Work order:
The records that follow are to be reproduced exactly. Any pictures in them are left out.

[Data records]

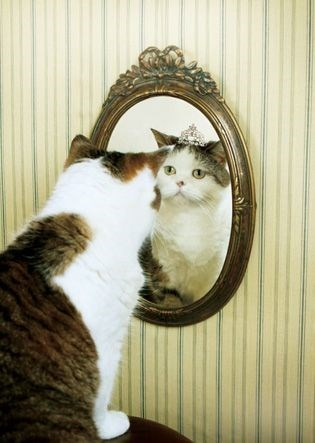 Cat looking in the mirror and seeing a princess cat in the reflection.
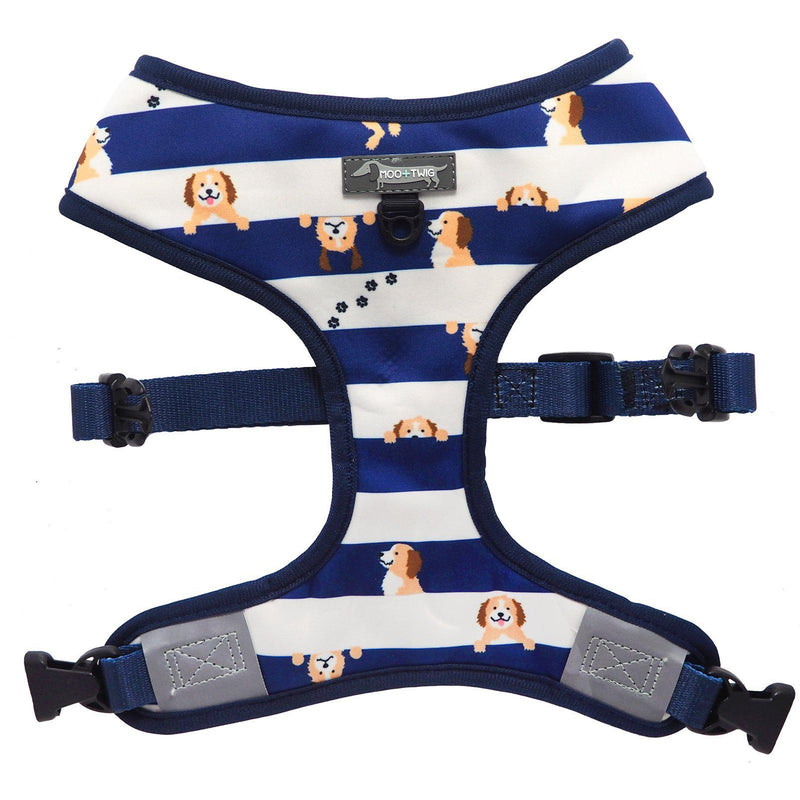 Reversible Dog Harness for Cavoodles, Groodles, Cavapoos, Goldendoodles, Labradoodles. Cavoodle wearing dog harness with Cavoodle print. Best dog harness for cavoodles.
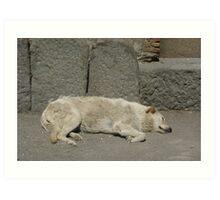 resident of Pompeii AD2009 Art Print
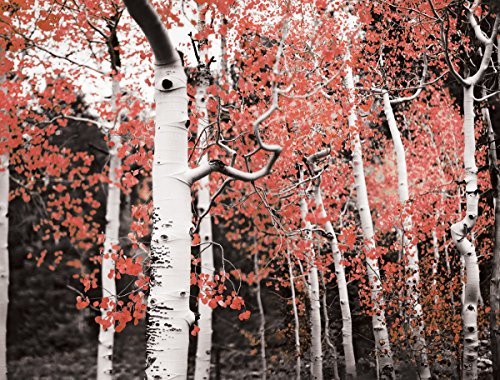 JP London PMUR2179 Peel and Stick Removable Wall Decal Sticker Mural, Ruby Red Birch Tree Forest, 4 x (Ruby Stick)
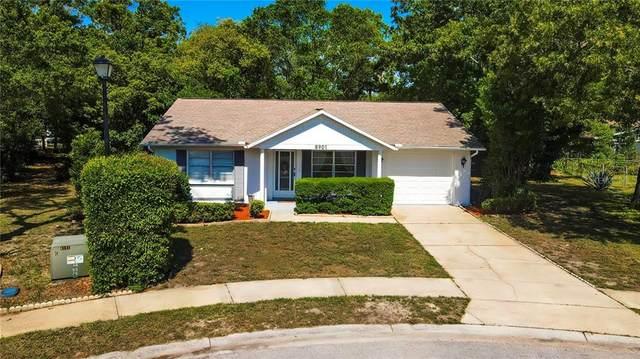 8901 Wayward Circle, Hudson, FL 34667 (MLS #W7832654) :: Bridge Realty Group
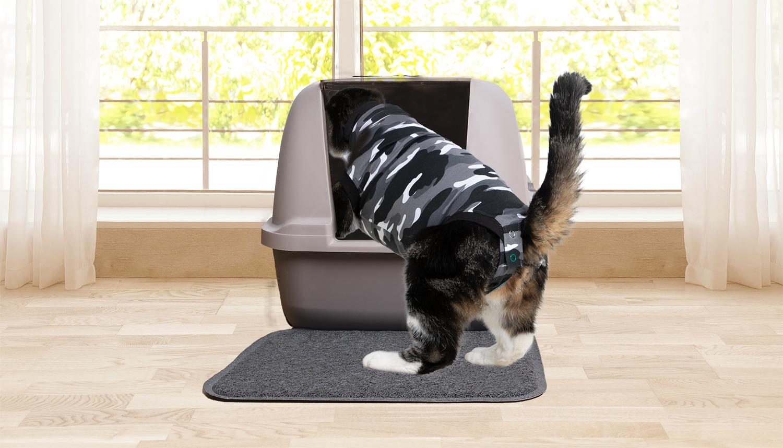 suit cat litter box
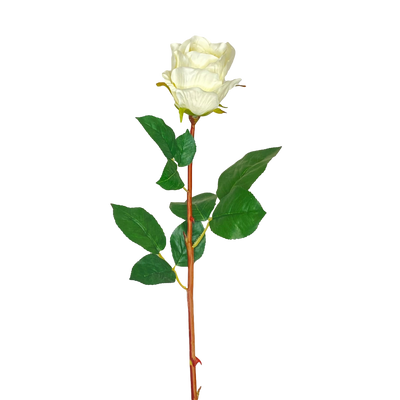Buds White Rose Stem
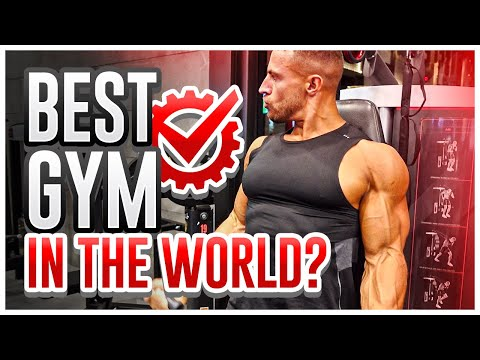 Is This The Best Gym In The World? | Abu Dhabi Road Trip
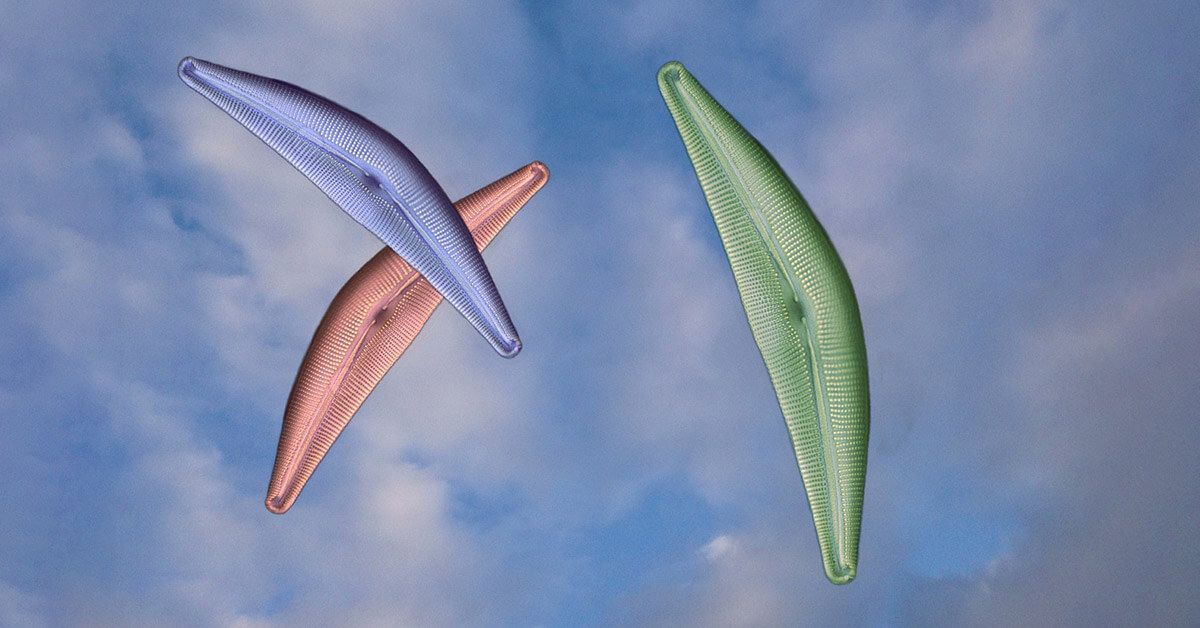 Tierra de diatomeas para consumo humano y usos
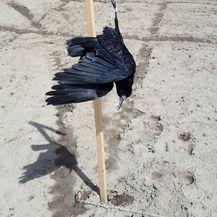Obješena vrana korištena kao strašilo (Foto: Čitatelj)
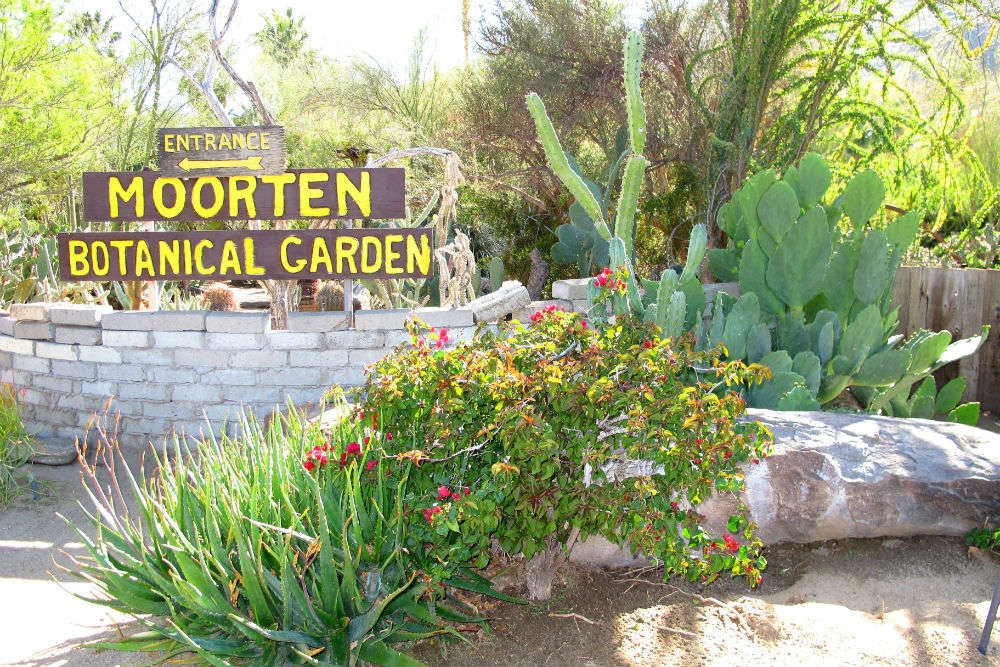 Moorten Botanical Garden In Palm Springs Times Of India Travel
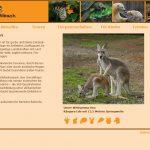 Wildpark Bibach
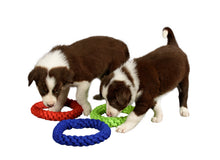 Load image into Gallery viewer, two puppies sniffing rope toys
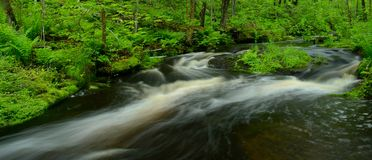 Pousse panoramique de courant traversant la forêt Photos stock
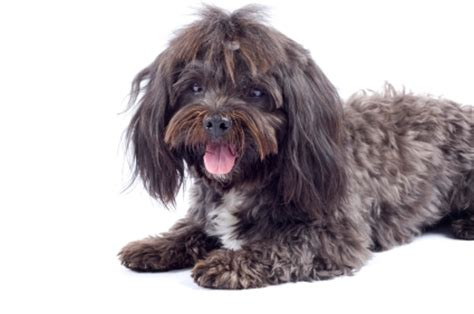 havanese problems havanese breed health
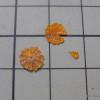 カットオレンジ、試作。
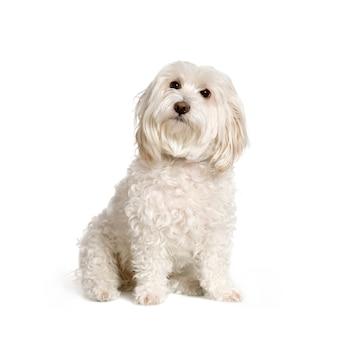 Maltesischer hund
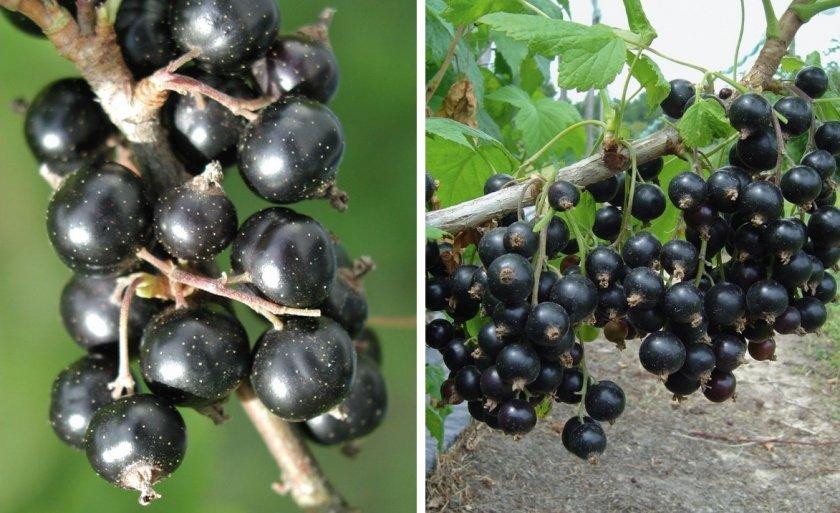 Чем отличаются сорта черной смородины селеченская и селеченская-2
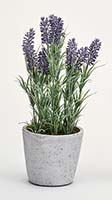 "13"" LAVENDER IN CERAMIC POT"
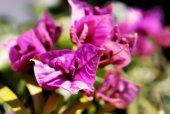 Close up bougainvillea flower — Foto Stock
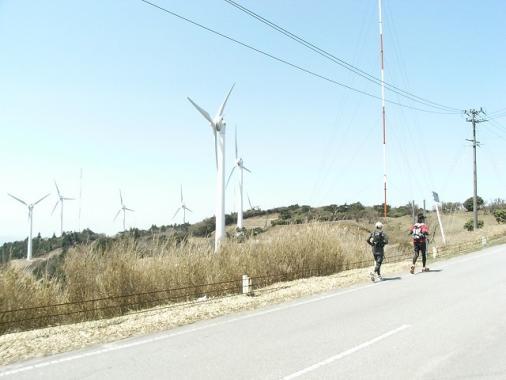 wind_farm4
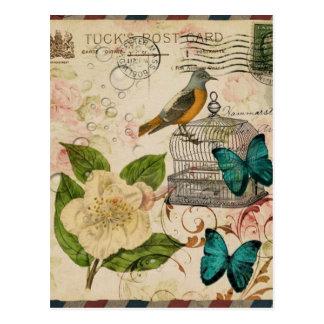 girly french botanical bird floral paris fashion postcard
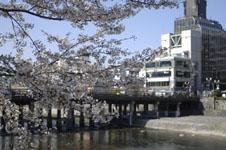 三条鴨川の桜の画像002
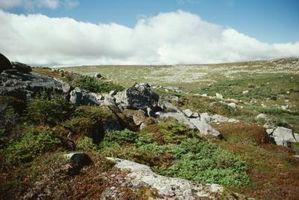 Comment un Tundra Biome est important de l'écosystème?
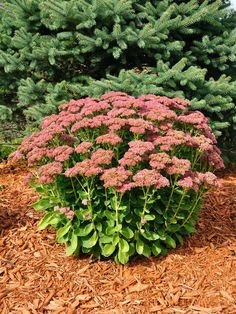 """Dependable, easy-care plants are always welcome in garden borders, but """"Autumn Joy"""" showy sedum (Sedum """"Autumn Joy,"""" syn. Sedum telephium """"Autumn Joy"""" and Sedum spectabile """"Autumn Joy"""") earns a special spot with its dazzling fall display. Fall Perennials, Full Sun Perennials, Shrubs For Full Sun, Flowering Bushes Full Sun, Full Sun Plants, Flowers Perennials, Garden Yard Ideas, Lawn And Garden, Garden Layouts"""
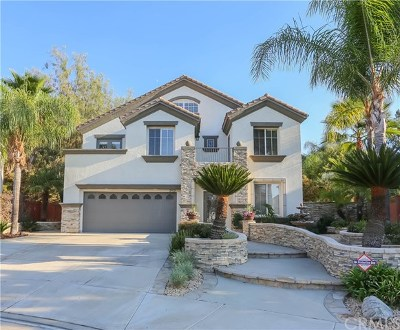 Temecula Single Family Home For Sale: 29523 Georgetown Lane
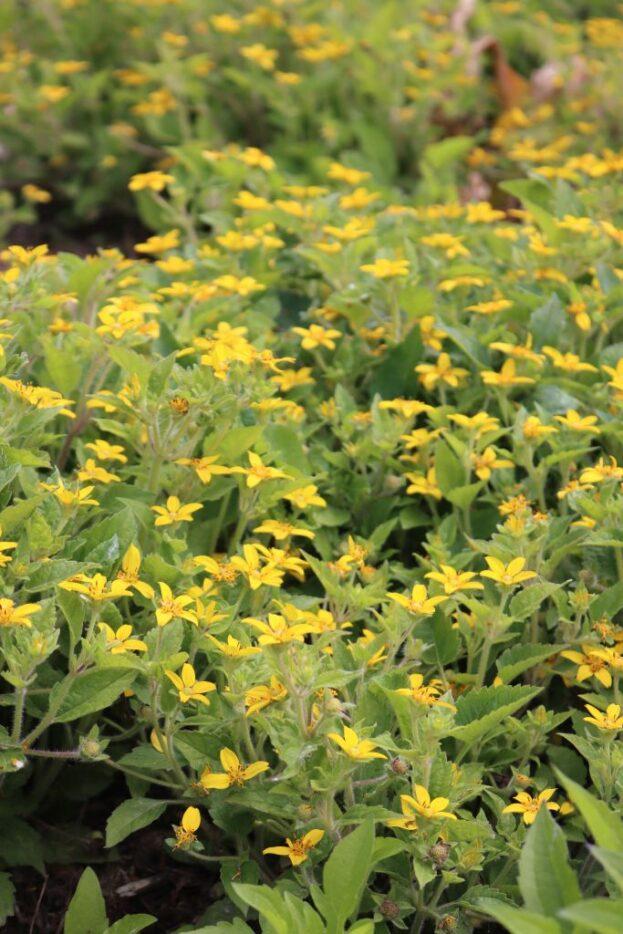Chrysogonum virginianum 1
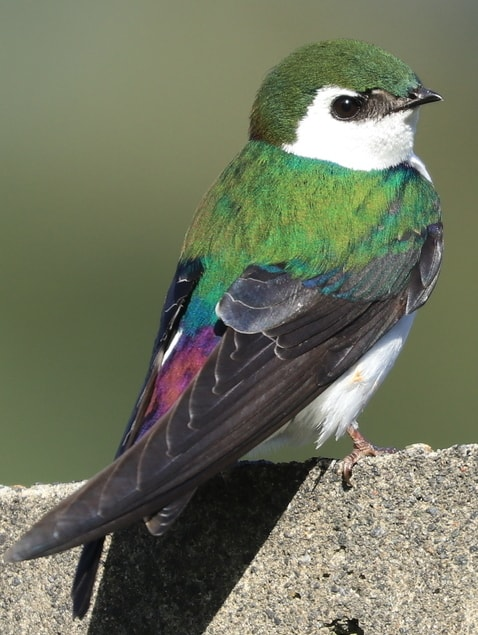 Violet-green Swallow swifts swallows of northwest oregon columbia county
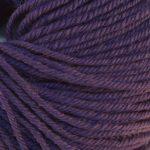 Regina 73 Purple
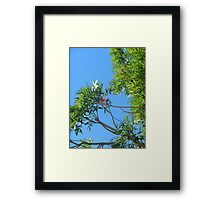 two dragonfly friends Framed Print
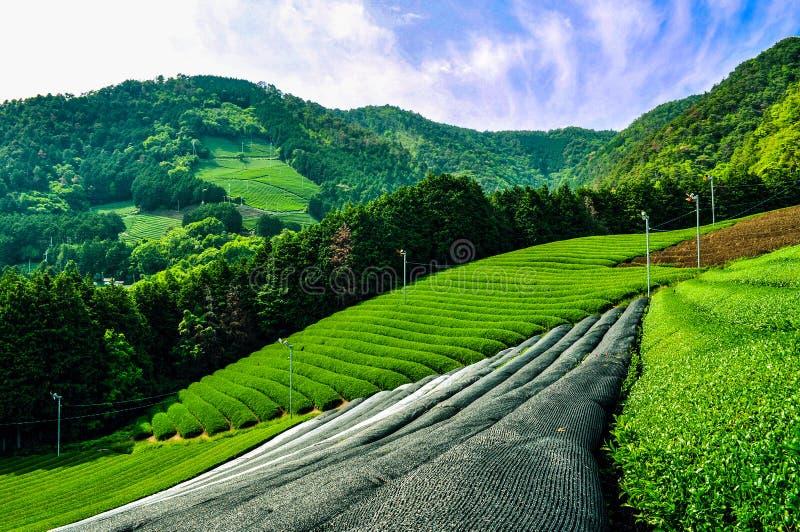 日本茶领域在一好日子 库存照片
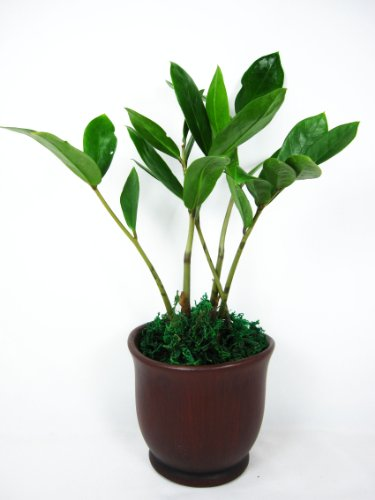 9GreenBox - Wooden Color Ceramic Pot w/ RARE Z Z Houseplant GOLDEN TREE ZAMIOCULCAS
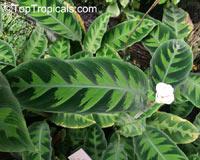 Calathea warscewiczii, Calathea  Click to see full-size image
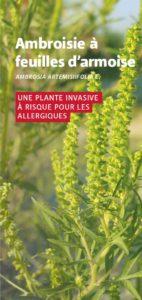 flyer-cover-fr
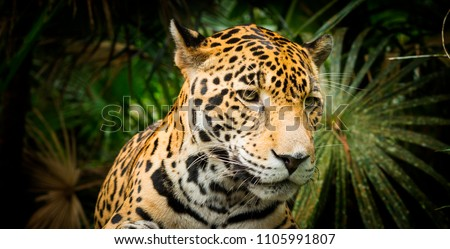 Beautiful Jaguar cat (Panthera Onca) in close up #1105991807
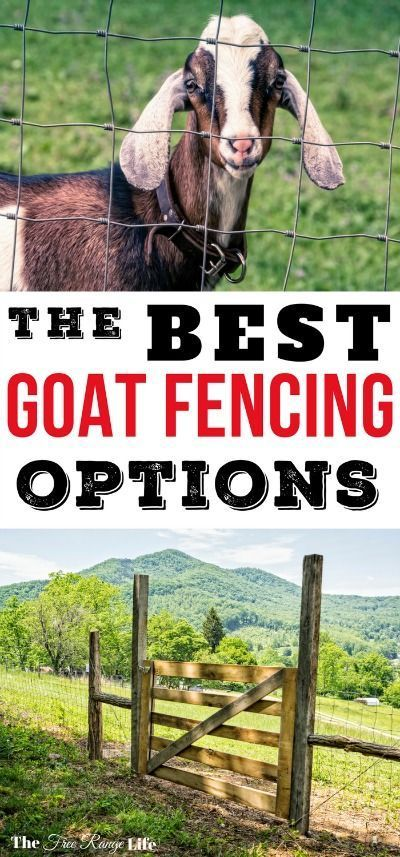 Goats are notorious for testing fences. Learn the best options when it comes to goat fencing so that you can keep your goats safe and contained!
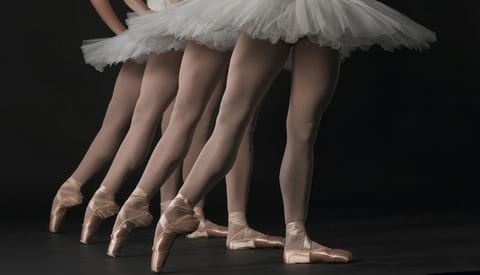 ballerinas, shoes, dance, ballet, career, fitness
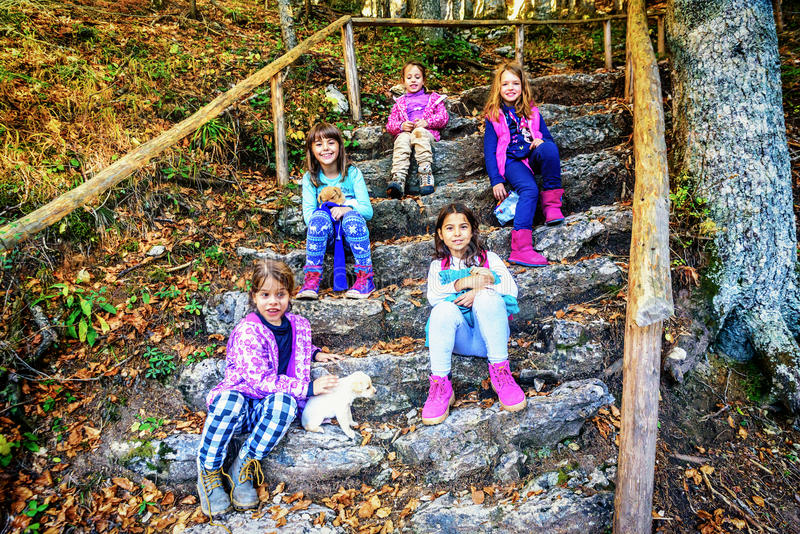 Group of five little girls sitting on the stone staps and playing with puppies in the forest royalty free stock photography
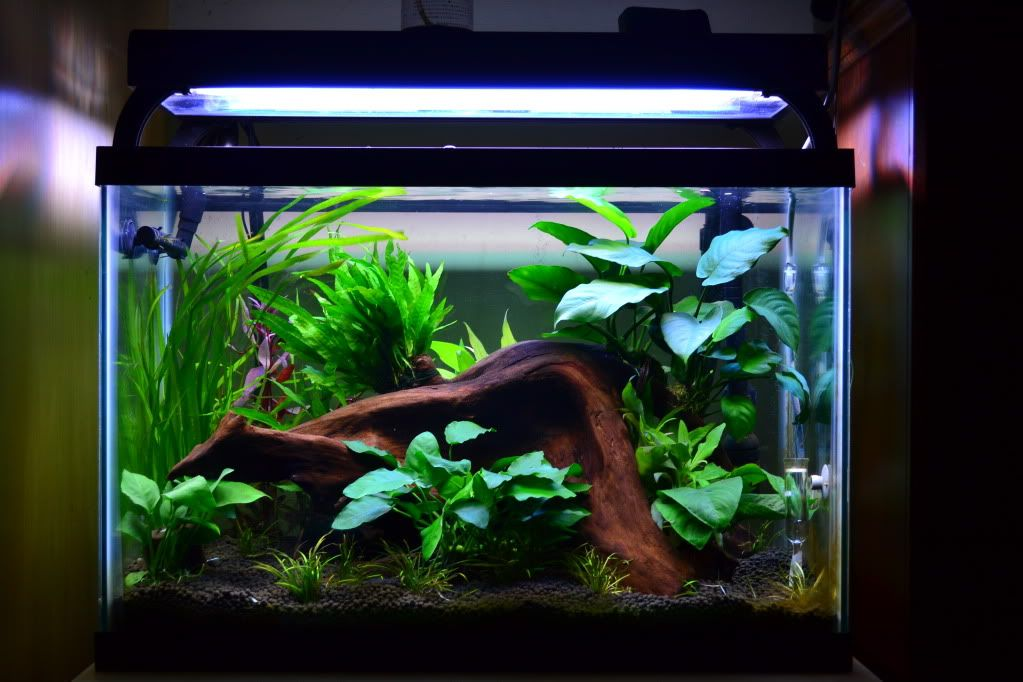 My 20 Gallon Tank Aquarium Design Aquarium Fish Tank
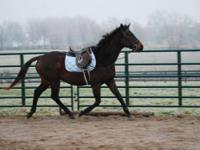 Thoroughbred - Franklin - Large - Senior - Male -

Exercise result:
 Cat looking in the mirror and seeing a princess cat in the reflection.
 Reversible Dog Harness for Cavoodles, Groodles, Cavapoos, Goldendoodles, Labradoodles. Cavoodle wearing dog harness with Cavoodle print. Best dog harness for cavoodles.
 resident of Pompeii AD2009 Art Print
 JP London PMUR2179 Peel and Stick Removable Wall Decal Sticker Mural, Ruby Red Birch Tree Forest, 4 x (Ruby Stick)
 8901 Wayward Circle, Hudson, FL 34667 (MLS #W7832654) :: Bridge Realty Group
 suit cat litter box
Buds White Rose Stem
 Is This The Best Gym In The World? | Abu Dhabi Road Trip
 Tierra de diatomeas para consumo humano y usos
Obješena vrana korištena kao strašilo (Foto: Čitatelj)
 Moorten Botanical Garden In Palm Springs Times Of India Travel
 Wildpark Bibach
 Load image into Gallery viewer, two puppies sniffing rope toys
 Pousse panoramique de courant traversant la forêt Photos stock
 havanese problems havanese breed health
 カットオレンジ、試作。
 Maltesischer hund
 Чем отличаются сорта черной смородины селеченская и селеченская-2
 "13"" LAVENDER IN CERAMIC POT"
 Close up bougainvillea flower — Foto Stock
 wind_farm4
 girly french botanical bird floral paris fashion postcard
 三条鴨川の桜の画像002
 Comment un Tundra Biome est important de l'écosystème?
 """Dependable, easy-care plants are always welcome in garden borders, but """"Autumn Joy"""" showy sedum (Sedum """"Autumn Joy,"""" syn. Sedum telephium """"Autumn Joy"""" and Sedum spectabile """"Autumn Joy"""") earns a special spot with its dazzling fall display. Fall Perennials, Full Sun Perennials, Shrubs For Full Sun, Flowering Bushes Full Sun, Full Sun Plants, Flowers Perennials, Garden Yard Ideas, Lawn And Garden, Garden Layouts"""
 Temecula Single Family Home For Sale: 29523 Georgetown Lane
Chrysogonum virginianum 1
 Violet-green Swallow swifts swallows of northwest oregon columbia county
 Regina 73 Purple
 two dragonfly friends Framed Print
 日本茶领域在一好日子 库存照片
 9GreenBox - Wooden Color Ceramic Pot w/ RARE Z Z Houseplant GOLDEN TREE ZAMIOCULCAS
 Calathea warscewiczii, Calathea  Click to see full-size image
 flyer-cover-fr
 Beautiful Jaguar cat (Panthera Onca) in close up #1105991807
 Goats are notorious for testing fences. Learn the best options when it comes to goat fencing so that you can keep your goats safe and contained!
 ballerinas, shoes, dance, ballet, career, fitness
 Group of five little girls sitting on the stone staps and playing with puppies in the forest royalty free stock photography
 My 20 Gallon Tank Aquarium Design Aquarium Fish Tank
 Thoroughbred - Franklin - Large - Senior - Male -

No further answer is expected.